Pheromones are compounds secreted by the females of many insect species to attract males. One of these compounds contains 80.78 percent \(\mathrm{C}, 13.56\) percent \(\mathrm{H},\) and 5.66 percent \(\mathrm{O} .\) A solution of \(1.00 \mathrm{~g}\) of this pheromone in \(8.50 \mathrm{~g}\) of benzene freezes at \(3.37^{\circ} \mathrm{C}\) What are the molecular formula and molar mass of the compound? (The normal freezing point of pure benzene is \(5.50^{\circ} \mathrm{C} .\)

To find the empirical formula, it is assumed that the total mass of the compound is 100g.
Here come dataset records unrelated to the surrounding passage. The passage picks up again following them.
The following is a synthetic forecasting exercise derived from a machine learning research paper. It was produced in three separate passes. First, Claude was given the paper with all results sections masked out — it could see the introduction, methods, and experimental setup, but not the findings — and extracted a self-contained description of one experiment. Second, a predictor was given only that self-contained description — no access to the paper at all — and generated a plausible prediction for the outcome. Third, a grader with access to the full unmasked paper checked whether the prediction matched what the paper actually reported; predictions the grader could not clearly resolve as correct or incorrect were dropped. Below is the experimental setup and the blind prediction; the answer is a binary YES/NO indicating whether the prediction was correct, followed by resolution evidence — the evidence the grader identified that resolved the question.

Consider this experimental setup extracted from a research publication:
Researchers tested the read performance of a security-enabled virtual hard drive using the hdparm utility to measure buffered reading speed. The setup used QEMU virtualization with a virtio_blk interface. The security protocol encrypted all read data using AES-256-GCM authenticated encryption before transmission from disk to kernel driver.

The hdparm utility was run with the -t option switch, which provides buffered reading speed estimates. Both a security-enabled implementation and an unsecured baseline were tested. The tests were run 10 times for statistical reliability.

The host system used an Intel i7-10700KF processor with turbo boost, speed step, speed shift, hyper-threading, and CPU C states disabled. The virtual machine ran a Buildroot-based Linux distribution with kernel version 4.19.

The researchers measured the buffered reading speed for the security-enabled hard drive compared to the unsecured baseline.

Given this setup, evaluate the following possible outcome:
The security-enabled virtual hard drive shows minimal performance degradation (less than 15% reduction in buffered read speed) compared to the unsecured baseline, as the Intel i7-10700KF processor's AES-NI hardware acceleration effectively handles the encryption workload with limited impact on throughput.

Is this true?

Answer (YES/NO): NO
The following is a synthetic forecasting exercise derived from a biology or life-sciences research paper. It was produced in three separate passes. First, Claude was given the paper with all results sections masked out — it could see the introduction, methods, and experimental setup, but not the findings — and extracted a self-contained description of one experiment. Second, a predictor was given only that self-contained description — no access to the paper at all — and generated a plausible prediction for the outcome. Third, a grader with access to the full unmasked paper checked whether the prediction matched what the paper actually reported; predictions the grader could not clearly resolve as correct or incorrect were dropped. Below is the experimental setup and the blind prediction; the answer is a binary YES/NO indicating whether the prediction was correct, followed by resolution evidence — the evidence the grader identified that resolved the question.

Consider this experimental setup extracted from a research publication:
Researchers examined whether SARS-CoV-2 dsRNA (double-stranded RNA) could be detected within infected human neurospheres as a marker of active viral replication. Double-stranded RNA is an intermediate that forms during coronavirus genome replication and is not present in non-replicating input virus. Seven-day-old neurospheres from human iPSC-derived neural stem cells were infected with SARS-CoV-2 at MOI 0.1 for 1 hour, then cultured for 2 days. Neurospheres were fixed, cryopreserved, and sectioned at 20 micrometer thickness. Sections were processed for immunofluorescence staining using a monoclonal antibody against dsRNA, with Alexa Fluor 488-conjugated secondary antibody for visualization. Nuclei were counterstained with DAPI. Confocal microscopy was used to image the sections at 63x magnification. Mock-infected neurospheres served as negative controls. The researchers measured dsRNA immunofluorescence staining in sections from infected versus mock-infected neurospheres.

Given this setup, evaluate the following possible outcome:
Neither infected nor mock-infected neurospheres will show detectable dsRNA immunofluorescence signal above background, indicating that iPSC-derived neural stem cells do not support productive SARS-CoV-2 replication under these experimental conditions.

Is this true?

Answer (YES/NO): YES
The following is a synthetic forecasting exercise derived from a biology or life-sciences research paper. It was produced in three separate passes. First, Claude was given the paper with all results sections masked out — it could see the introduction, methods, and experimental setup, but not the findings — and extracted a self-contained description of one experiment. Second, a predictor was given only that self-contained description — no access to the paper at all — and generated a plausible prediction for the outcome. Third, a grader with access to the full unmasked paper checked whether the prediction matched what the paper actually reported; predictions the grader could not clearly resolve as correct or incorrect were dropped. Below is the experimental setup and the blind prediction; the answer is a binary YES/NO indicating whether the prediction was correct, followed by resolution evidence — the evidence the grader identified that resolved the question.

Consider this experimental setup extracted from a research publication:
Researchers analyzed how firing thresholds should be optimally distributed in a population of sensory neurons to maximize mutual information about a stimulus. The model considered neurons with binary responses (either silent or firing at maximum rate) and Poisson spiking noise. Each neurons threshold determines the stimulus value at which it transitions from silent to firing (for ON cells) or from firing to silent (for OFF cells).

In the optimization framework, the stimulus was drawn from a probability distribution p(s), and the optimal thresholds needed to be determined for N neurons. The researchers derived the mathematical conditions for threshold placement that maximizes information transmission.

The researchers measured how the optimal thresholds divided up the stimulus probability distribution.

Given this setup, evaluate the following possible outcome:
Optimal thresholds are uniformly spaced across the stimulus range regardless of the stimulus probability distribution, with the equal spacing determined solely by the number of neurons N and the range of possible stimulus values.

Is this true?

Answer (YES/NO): NO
Therefore the mass of Carbon (C) is 80.78g, Hydrogen (H) is 13.56g and that of Oxygen (O) is 5.66g. Next, convert these masses to moles by using their atomic masses (C=12.01; H=1.008; O=16.00). Hence, moles of carbon = 80.78g ÷ 12.01g/mol =6.72mol; moles of hydrogen = 13.56g ÷ 1.008g/mol = 13.44 mol, and for oxygen = 5.66g ÷ 16.00g/mol = 0.354 mol. The ratio of C:H:O is then found by dividing these values by the smallest value: mole ratio C:H:O = 6.72 : 13.44 : 0.354 = 19:38:1. The empirical formula is therefore C19H38O.

Calculate the molar mass of the empirical formula C19H38O by adding the molar masses of all the atoms in the formula. The molar mass of C19H38O is thus (19x12.01) + (38x1.008) + 16.00 = 298.57g/mol.

The depression of the freezing point \(\Delta T_f\) of benzene can be calculated using the formula \(\Delta T = T_{f, pure} - T_{f, solution}\). Substituting the given values gives \(\Delta T = 5.50℃ - 3.37℃ = 2.13℃\). The molar mass can then be calculated using the formula for freezing point depression \(\Delta T = K_f*m\), where \(K_f\) is the molal freezing point depression constant for benzene (5.12 °C/m) and \(m\) is the molality of the solution = moles of solute/kg of solvent. Solving for molar mass gives: \(Molar mass = (1.00g / Molar mass (unknown)) / (8.50g/1000g) = \Delta T / K_f = 2.13℃ / 5.12 °C/m = 0.416mol/kg\). Solving the equation for Molar mass (unknown) gives Molar mass (unknown) = 1.00g / (0.416 mol/kg * 0.00850 kg) = 297.9 g/mol.

The molar mass from the freezing point depression (297.9 g/mol) is very close to the molar mass of the empirical formula (298.57 g/mol). Hence, the empirical formula and molecular formula are the same: C19H38O.